L’attitude d’Eugène Dieudonné est bien différente. Ce dernier clame son innocence, critique la doctrine illégaliste et dénigre Bonnot et ses suiveurs. On lui reproche avant tout sa participation au braquage de la rue Ordener. Après avoir initialement accusé Garnier, le garçon de recettes l’a désigné comme coupable. Pourtant Garnier, dans une lettre publiée dans Le Matin, tout comme Bonnot dans son testament, ont innocenté Dieudonné qui disposait d’un alibi.

Les audiences se succèdent et l’intérêt de la presse pour la bande ne se dément pas. Les articles se multiplient dans L'OEil de la police, L’Illustration, Le Populaire du Centre, Le Matin, Le Petit Parisien… Colette, chroniqueuse judiciaire de renom, couvre même le procès.

L’issue du procès : rebondissements et remise en cause

Le 26 février au soir, le jury se retire. Trois cent quatre-vingt-trois questions lui ont été posées et treize heures sont nécessaires pour délibérer. Le 27 au matin, le verdict tombe. Quatre accusés sont acquittés, dont Maîtrejean. D’autres font l’objet de peines de prison ou de travaux forcés. Cinq ans de réclusion pour Kibaltchiche. Travaux forcés à perpétuité pour Carouy et Metge. La peine de mort est prononcée pour Callemin, Soudy, Monier et Dieudonné.

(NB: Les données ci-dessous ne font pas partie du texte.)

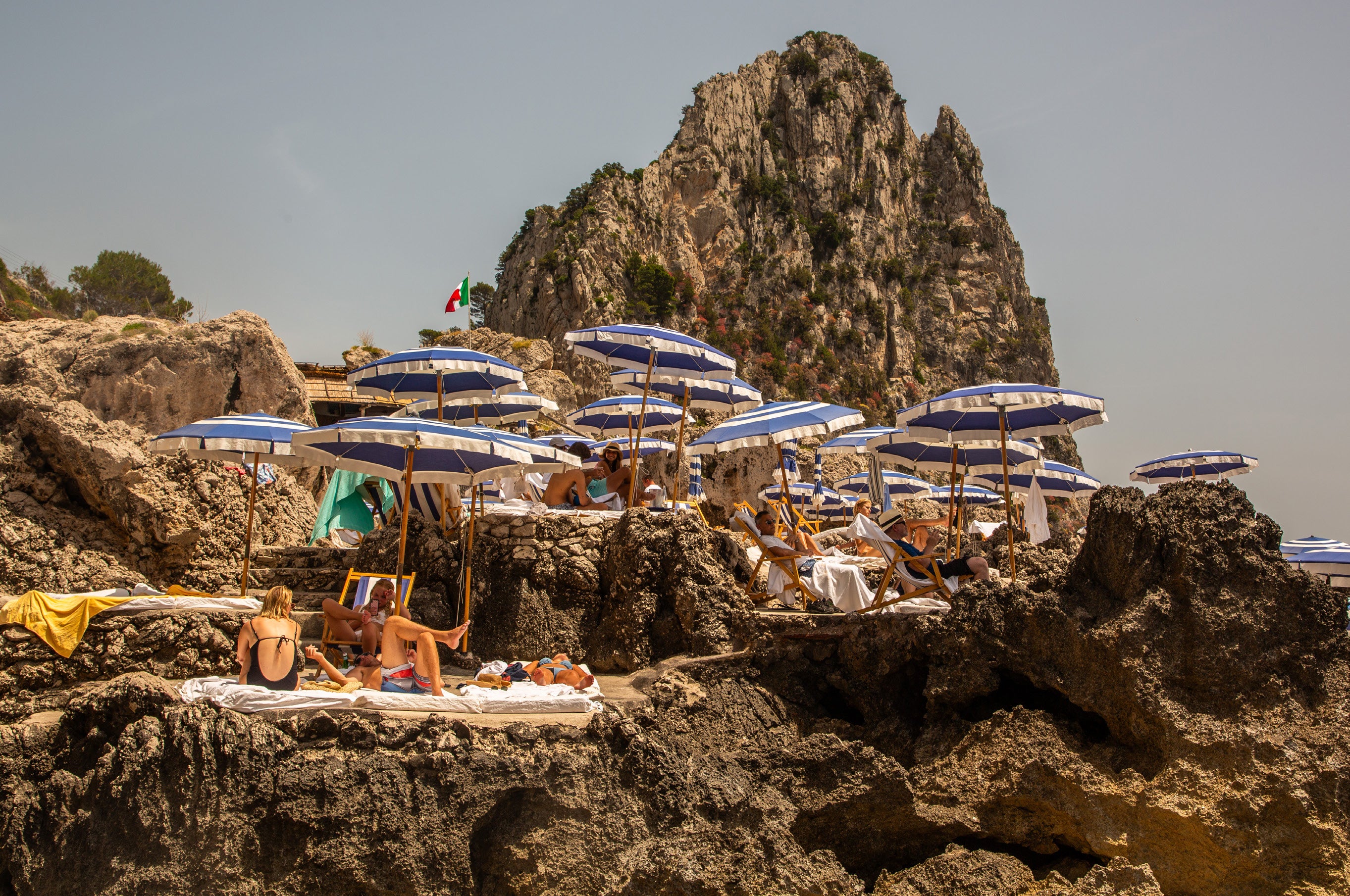 Sunbathers lounge on towels and deck chairs among blue and white striped umbrellas nestled into dramatic rocky cliffs at a beach club on Capri, Italy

Coup de théâtre : Callemin, qui affirmait pourtant ne pas avoir participé au braquage de la rue Ordener, se lève et innocente Dieudonné en s’accusant avec Garnier. Second coup de théâtre : Carouy, qui a réussi à se procurer du cyanure, se suicide dans sa cellule.

L’avocat de Dieudonné, maître Moro-Giafferi, présente donc un recours en grâce auprès du président Raymond Poincaré. La peine de mort est commuée en travaux forcés à perpétuité. Pour Callemin, Monier et Soudy, leur sort est scellé : ils sont guillotinés le 21 avril 1913.

Cependant, l’intérêt porté au procès ne s’éteint pas. Quinze ans après sa condamnation, Dieudonné est finalement gracié à la suite de campagnes menées par son avocat ainsi qu’Albert Londres et Louis Roubaud, journalistes et écrivains... Aujourd’hui, livres, documentaires et articles reviennent sur ce procès qui aura marqué l’histoire.